Unter allen wissenschaftlichen Partheien, die in Deutschland noch existiren mögen, giebt es nicht weiter eine ähnliche Zwietracht, ein ähnliches gegenseitiges Abstoßen vielmehr (da zwischen ihnen sogar die Möglichkeit einer Berührung oder einer Opposition geläugnet werden muß) als zwischen den Mathematikern und Naturphilosophen: eine sehr erklärliche Erscheinung, da in der gegenwärtigen Lage der Sachen grade die positive, arithmetische Seite der Mathematik der negativen, geometrischen oder dynamischen Seite der Philosophie zugewendet ist. Eben so zeugt das gegenseitige Anziehen der Mathematik und Philosophie bei Leibnitz und Newton, daß die beiden positiven Seiten sowohl der mathematischen als der philosophischen Sphäre, nemlich die arithmetische Philosophie und die atomistische Mathematik damals einander gegenüber liegen mußten. Die atomistische Philosophie, wie sie sich in den Formen aller Wissenschaften in der Mathematik und Physik, in der Moral, in der Logik, in der Grammatik, und – für den, der eine philosophische Grundform in allen Offenbarungen des Zeitgeistes zu erkennen weiß – auch in den Künsten, den Sitten, den Staatsverfassungen, ja in den religiösen Ansichten jener Zeit ausdrückte, <36:> mag durch ihre Einseitigkeit zurückschrecken, dennoch wird in der Vollständigkeit und Gründlichkeit mit der jene Weltsicht überall hindurchdrang, den dynamischen Philosophen unsrer Tage ein ehrwürdiges Beispiel vorleuchten.

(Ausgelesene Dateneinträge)
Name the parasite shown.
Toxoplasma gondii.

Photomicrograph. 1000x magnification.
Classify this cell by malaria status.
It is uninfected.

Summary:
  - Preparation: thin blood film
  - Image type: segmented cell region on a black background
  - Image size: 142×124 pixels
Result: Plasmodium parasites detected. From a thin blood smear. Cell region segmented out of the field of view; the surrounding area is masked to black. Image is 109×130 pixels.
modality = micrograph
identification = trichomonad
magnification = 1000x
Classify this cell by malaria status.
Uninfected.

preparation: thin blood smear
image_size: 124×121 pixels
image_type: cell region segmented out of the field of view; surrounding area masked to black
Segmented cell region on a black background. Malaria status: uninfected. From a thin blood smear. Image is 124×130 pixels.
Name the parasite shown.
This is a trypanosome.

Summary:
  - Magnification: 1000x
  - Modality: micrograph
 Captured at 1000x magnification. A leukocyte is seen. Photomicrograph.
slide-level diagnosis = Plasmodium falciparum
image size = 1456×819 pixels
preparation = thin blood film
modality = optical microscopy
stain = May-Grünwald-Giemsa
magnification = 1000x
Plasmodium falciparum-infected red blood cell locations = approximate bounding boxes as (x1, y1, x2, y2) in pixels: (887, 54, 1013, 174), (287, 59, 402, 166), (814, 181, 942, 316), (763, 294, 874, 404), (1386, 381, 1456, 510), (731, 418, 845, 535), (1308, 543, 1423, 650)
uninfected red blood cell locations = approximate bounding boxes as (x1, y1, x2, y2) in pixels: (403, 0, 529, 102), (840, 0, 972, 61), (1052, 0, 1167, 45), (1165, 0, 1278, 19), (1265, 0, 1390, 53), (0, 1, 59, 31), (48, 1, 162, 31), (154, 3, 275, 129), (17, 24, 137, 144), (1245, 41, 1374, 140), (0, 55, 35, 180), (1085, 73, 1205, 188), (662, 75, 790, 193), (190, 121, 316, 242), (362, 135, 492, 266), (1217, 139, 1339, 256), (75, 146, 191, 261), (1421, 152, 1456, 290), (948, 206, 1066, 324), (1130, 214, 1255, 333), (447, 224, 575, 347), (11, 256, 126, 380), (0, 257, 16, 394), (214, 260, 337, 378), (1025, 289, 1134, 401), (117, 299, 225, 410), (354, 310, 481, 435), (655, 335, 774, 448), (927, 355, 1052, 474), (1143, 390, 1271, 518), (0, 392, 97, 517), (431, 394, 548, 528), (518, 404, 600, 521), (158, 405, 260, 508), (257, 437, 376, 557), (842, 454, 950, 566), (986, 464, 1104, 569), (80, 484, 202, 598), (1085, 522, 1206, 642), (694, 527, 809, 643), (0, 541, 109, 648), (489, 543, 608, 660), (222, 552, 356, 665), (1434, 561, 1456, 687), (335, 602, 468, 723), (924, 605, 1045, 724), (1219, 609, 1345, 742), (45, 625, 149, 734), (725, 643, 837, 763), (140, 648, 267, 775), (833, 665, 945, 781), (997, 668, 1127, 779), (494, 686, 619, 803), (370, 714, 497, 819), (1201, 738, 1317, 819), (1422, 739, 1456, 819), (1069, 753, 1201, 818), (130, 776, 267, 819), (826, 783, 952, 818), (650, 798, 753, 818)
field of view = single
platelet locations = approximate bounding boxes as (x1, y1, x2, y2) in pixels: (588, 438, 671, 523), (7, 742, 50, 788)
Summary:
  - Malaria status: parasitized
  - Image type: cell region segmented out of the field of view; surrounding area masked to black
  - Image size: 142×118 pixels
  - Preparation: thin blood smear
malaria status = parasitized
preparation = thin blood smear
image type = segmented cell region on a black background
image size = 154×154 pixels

---

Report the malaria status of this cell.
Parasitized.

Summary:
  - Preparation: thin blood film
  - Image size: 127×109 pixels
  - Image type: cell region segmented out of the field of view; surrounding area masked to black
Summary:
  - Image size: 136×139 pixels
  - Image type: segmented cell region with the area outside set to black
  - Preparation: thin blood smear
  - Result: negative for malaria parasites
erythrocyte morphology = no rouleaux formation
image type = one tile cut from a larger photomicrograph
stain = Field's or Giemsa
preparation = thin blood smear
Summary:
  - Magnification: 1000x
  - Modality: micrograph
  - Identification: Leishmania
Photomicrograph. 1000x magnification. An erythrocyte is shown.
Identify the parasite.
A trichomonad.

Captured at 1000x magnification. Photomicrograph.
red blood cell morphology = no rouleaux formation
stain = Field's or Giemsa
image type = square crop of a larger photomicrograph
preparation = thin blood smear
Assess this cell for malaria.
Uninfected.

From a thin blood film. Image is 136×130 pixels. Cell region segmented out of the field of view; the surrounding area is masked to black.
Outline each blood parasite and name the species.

--

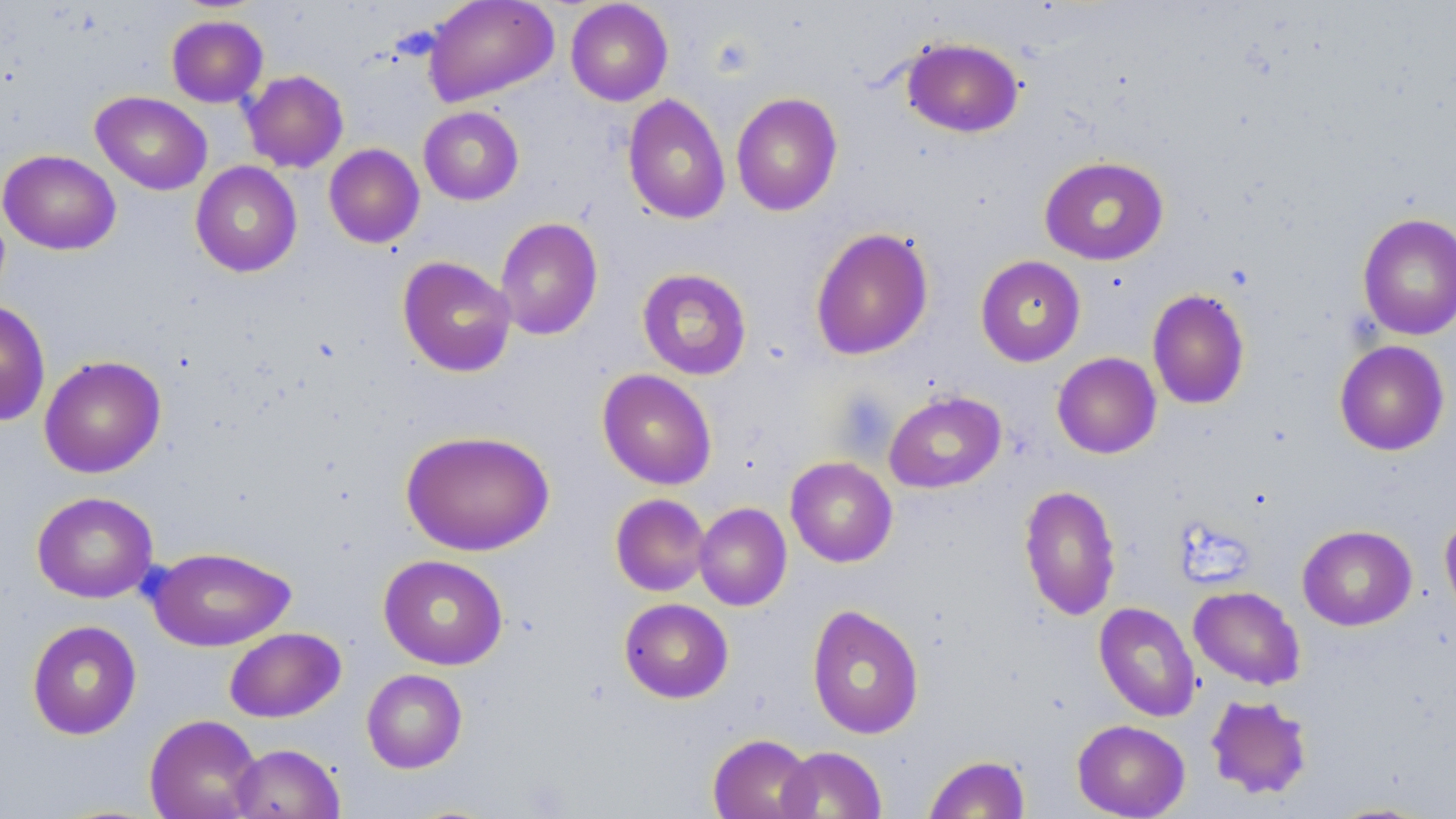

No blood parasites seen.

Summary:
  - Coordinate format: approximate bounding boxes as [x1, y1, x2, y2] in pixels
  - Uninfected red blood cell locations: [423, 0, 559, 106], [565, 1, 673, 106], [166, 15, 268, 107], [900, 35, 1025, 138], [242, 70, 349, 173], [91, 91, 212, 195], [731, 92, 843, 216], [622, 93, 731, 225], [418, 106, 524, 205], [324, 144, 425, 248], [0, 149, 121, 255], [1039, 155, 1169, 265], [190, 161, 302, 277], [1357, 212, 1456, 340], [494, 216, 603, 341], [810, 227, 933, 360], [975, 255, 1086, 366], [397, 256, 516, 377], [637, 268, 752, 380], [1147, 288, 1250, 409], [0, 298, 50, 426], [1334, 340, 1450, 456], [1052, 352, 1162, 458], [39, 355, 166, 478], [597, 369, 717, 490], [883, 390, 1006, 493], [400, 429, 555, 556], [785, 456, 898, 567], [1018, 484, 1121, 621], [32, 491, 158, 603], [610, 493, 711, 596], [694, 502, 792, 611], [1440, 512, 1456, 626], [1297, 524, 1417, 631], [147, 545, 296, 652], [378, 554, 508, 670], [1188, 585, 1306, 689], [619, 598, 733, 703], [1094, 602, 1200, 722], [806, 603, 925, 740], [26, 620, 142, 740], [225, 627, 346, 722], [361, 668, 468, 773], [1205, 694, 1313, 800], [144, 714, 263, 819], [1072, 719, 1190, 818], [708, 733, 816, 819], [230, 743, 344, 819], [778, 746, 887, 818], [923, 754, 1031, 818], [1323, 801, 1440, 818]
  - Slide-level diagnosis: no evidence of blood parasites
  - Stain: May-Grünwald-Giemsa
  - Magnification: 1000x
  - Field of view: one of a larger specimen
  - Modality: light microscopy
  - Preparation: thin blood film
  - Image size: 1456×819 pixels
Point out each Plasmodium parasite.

◆ Die Aufgabe
Zwischen welchen zwei Gruppen gibt es laut dem Lesetext die größte Zwietracht? Stütze dich dabei nur auf den Lesetext.

◆ Die Lösung
Zwischen den Mathematikern und den Naturphilosophen.